__Document extract__.
▬▬▬▬▬▬

More than 900 soccer fans piled into All High Stadium on Saturday to see German professional team FC St. Pauli tangle with local amateur club FC Buffalo. When the final whistle blew, the crowd applauded, and it wasn't for the result or a standout individual performance.

This was something bigger.

First and foremost, the fact that a team in 2.Bundesliga, Germany's second-highest level, would travel to Buffalo after a grueling domestic season was unusual in itself.

"It's kind of surreal to believe that a team that draws 30,000 [fans] per game and is such a big global presence would take time out of their schedule to come to play us, a minor league team that's trying to get by," remarked FC Buffalo head coach Frank Butcher after the 2-0 loss.

FC St. Pauli is known across the world as an ambassador of more than just soccer, touting values such as anti-fascism, anti-racism and anti-homophobia outlined in the club's mission statement. In the uber-competitive climate of European soccer - where billionaire owners shell out massive transfer fees - FC St. Pauli, owned by its fans, is a refreshing contrast.

"They stand for so much more than just the soccer field, which is cool to see nowadays because you don't see that at many clubs," remarked FC Buffalo goalkeeper Bryce Tramuta. "It's something we want to replicate here in Buffalo."

▬▬▬▬▬▬

__Material supplied__.
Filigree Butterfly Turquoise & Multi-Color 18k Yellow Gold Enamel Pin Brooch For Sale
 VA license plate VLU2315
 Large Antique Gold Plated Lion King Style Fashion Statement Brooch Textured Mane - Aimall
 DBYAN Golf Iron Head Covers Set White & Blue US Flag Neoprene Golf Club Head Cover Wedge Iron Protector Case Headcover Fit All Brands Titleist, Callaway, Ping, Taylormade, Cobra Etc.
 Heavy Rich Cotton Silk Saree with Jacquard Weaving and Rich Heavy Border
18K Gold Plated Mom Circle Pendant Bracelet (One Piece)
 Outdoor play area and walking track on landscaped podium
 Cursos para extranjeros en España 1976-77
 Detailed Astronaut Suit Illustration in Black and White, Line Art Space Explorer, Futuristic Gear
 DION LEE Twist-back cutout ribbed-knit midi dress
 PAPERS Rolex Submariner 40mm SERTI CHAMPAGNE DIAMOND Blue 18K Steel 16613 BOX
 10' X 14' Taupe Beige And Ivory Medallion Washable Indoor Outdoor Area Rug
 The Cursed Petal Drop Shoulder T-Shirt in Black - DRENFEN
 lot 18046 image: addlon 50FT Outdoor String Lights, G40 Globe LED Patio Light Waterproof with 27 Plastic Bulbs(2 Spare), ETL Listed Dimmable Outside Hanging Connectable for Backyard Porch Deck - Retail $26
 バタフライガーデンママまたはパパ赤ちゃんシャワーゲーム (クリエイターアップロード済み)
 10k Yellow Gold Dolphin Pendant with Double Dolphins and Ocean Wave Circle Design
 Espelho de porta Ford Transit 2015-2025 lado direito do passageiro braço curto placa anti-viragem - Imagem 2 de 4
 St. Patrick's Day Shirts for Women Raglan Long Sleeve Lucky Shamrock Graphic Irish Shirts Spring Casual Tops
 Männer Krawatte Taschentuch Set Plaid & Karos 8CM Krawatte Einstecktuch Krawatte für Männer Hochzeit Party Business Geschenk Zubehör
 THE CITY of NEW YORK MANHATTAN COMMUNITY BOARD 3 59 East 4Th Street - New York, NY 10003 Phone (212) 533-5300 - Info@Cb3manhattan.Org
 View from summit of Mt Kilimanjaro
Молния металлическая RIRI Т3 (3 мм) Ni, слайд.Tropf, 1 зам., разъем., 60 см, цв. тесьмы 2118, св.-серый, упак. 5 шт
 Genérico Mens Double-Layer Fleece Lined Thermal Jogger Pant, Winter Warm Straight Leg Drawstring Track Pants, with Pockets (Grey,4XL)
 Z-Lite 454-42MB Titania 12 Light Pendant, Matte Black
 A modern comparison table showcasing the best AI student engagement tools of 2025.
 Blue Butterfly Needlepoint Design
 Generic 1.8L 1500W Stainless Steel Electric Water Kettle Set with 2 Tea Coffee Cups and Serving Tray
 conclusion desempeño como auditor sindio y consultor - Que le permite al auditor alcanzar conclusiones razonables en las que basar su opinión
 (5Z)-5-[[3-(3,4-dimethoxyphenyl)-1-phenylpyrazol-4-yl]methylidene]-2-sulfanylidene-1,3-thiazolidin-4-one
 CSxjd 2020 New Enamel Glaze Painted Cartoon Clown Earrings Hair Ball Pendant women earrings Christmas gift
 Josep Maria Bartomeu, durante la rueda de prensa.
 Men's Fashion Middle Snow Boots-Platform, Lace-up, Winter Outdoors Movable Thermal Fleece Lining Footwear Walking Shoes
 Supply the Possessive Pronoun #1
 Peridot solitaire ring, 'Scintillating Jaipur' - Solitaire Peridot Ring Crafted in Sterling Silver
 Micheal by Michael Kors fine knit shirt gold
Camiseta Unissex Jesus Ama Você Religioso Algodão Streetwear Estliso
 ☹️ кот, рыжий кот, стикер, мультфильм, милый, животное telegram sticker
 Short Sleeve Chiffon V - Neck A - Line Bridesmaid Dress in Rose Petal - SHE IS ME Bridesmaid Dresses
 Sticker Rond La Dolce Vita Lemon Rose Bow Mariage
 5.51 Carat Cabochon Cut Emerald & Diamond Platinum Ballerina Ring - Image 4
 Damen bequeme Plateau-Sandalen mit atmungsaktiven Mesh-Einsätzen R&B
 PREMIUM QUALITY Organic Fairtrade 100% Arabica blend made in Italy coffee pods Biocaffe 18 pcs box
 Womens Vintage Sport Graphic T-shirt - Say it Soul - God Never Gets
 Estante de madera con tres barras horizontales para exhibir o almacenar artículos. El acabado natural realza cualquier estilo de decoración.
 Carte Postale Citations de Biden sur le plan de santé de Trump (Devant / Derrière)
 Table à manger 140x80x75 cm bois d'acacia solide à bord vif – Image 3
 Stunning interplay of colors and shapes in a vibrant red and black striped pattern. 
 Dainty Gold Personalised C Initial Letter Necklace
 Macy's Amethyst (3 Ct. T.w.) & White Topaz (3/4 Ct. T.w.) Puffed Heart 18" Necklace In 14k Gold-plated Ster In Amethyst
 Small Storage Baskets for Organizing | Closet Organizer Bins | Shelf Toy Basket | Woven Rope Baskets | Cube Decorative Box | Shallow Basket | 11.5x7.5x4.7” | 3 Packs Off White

▬▬▬▬▬▬

__Study questions__.
A. In the article about FC St. Pauli's match against FC Buffalo, why is FC St. Pauli called a refreshing contrast in European soccer?
B. Write the next part of the article about FC St. Pauli's match against FC Buffalo, picking up after its final paragraph.

__Numbered responses__.
A. European soccer is highly competitive, with billionaire owners paying massive transfer fees. FC St. Pauli is instead owned by its fans.

B.
[Related: Why FC St. Pauli's trip to Buffalo matters]

When an organization and its fans share the same values, the bonds aren't blocked by borders, but St. Pauli's Hamburg headquarters seems to genuinely care about its supporters around the world. FCSP supporters groups from around the Northeast, Canada and even Buffalo's 30-person chapter waved flags and chanted together on Saturday, then embraced each of FC St. Pauli's players after the contest.

Marketing manager Christian Pruess mentioned that St. Pauli eyes markets where it has supporters and prefers to play foes from independent leagues, like the National Premier Soccer League, not associated with The Establishment, in this case Major League Soccer.

Still a little stunned by the scene, the City of Good Neighbors proved a gracious host - offering St. Pauli a cooler of Sullivan's beer post-match (which was turned down) - repaying the warm treatment from their trip to Germany earlier this month.

"The way they treated us over there was top class, letting us stay at their facilities, train at their facilities, play against their second team - they even took us out to dinner the night before," Tramuta explained. "Having [that experience] and the fact that they wanted to come back and play us here, it just means a lot. You hear about them, even over here in America, and we never thought we'd have the chance to play a game like this, ever."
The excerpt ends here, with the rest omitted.